Ralph warmed his hands at the fire, which was flapping bravely in the grate, while Mary took up her stocking again.

“I suppose you are the only woman in London who darns her own stockings,” he observed.

“I’m only one of a great many thousands really,” she replied, “though I must admit that I was thinking myself very remarkable when you came in. And now that you’re here I don’t think myself remarkable at all. How horrid of you! But I’m afraid you’re much more remarkable than I am. You’ve done much more than I’ve done.”

“If that’s your standard, you’ve nothing to be proud of,” said Ralph grimly.

“Well, I must reflect with Emerson that it’s being and not doing that matters,” she continued.

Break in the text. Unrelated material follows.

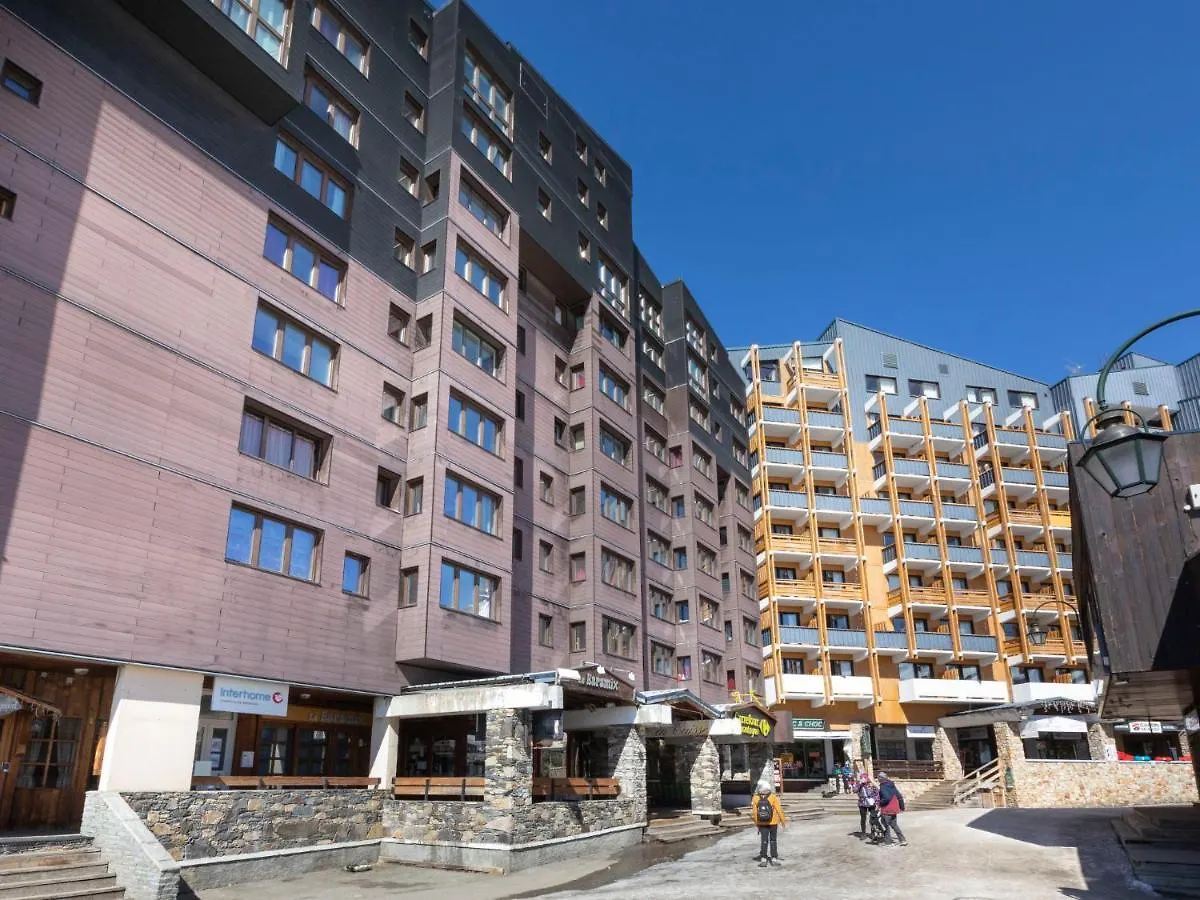 Apartment Arcelle 308 By Interhome Val Thorens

“Emerson?” Ralph exclaimed, with derision. “You don’t mean to say you read Emerson?”

“Perhaps it wasn’t Emerson; but why shouldn’t I read Emerson?” she asked, with a tinge of anxiety.

“There’s no reason that I know of. It’s the combination that’s odd—books and stockings. The combination is very odd.” But it seemed to recommend itself to him. Mary gave a little laugh, expressive of happiness, and the particular stitches that she was now putting into her work appeared to her to be done with singular grace and felicity. She held out the stocking and looked at it approvingly.

“You always say that,” she said. “I assure you it’s a common ‘combination,’ as you call it, in the houses of the clergy. The only thing that’s odd about me is that I enjoy them both—Emerson and the stocking.”